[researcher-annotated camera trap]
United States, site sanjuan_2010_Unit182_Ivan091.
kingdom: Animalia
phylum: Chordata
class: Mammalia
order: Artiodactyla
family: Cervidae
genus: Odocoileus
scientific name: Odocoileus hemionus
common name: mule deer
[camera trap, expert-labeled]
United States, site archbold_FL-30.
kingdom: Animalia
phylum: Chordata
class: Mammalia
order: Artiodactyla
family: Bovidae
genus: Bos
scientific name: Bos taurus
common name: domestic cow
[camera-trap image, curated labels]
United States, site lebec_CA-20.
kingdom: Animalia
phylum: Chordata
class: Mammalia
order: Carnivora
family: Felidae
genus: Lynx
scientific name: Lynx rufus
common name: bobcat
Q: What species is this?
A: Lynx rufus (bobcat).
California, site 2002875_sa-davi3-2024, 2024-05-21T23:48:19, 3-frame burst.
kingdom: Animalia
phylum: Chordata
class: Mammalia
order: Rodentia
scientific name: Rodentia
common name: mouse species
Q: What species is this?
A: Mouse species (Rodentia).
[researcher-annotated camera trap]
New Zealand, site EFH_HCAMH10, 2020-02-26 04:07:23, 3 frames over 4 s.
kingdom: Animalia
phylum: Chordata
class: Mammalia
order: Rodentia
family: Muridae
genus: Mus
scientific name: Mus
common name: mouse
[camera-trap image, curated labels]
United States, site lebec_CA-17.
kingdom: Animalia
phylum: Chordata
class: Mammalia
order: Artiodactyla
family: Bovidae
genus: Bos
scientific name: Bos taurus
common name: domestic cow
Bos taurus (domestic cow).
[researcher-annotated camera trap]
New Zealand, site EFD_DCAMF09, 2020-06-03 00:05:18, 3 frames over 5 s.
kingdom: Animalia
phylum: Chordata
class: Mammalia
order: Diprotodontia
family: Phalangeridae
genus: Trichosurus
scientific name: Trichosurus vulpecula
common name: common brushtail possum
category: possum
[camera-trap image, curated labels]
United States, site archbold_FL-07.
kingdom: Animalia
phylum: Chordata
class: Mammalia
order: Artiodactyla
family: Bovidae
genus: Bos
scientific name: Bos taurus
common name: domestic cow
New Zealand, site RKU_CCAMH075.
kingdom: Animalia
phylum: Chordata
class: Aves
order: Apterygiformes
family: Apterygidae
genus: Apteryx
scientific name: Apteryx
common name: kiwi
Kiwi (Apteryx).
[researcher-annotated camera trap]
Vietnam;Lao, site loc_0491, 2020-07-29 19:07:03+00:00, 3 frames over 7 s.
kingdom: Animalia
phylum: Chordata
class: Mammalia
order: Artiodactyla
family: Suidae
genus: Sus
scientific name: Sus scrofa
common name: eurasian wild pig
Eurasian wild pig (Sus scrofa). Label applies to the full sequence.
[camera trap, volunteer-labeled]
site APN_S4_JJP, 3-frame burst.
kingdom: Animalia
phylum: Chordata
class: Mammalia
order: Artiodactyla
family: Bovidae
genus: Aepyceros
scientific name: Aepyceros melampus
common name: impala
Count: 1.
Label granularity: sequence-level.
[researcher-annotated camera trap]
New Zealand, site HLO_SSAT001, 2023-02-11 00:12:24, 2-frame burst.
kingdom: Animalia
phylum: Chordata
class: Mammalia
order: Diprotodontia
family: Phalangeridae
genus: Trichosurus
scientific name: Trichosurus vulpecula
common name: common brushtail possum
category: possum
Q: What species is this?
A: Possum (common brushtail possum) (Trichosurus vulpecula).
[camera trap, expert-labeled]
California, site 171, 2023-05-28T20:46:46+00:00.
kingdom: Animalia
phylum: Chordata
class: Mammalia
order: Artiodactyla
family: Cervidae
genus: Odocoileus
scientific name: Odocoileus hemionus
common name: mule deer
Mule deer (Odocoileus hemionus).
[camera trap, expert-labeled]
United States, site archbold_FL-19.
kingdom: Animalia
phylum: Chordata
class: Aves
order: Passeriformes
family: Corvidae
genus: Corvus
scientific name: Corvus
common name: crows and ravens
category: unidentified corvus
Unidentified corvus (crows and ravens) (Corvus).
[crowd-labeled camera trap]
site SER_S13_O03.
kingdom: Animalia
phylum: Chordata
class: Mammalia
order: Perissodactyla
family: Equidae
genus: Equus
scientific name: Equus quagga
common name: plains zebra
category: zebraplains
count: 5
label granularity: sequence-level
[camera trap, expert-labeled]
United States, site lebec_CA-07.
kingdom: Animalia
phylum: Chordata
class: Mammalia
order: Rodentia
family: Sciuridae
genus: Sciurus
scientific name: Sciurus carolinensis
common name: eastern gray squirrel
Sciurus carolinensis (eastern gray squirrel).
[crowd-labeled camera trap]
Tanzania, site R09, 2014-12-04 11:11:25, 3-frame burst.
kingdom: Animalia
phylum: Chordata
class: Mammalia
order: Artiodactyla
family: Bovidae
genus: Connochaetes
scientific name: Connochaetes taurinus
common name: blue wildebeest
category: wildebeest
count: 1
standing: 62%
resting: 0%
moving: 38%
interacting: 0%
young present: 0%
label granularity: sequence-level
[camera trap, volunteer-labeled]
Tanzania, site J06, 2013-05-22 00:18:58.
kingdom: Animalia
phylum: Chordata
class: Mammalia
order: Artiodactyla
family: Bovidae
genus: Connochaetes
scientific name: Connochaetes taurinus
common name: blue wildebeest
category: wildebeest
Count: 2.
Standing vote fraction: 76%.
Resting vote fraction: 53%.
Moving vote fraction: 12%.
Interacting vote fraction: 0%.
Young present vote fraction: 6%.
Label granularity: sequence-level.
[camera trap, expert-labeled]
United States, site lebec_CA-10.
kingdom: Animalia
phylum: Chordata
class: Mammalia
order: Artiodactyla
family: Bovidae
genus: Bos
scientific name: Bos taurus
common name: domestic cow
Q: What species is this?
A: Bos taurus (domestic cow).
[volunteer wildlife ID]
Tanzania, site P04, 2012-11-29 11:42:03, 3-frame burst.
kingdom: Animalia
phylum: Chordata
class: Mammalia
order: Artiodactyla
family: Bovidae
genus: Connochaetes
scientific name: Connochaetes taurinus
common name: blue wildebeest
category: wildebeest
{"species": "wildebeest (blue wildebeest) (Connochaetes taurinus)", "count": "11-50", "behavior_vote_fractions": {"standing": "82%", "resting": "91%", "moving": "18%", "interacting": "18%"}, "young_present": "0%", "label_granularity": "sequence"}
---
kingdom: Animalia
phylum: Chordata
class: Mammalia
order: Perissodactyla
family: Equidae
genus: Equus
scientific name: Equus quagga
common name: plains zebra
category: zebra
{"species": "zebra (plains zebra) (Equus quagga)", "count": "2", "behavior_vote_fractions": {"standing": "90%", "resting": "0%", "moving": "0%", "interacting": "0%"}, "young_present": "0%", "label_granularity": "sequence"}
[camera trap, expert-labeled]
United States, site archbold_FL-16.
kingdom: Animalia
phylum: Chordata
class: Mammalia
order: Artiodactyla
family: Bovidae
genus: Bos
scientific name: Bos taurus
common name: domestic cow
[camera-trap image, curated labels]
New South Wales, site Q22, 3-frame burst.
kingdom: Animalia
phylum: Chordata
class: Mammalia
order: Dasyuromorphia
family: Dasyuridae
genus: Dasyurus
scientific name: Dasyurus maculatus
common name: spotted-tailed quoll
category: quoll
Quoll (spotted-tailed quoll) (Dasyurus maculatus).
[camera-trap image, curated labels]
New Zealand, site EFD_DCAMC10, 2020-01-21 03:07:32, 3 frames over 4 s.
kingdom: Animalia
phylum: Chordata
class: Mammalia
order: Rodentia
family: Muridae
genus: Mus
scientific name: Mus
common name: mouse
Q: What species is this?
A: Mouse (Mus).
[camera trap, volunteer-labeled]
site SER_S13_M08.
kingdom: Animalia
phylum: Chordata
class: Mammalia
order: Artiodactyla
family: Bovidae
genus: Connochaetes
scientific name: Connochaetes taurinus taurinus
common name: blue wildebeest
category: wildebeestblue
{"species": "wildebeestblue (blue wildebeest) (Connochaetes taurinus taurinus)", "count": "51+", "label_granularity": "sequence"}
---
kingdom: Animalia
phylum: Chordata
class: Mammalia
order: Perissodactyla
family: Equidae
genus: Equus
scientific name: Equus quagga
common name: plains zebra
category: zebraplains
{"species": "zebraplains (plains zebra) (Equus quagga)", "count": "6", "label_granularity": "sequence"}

EXERCISE REQUIREMENTS
Go through the material above, find each line with the string "wildebeestblue", and copy it.

RESULT OF THIS TASK
category: wildebeestblue
{"species": "wildebeestblue (blue wildebeest) (Connochaetes taurinus taurinus)", "count": "51+", "label_granularity": "sequence"}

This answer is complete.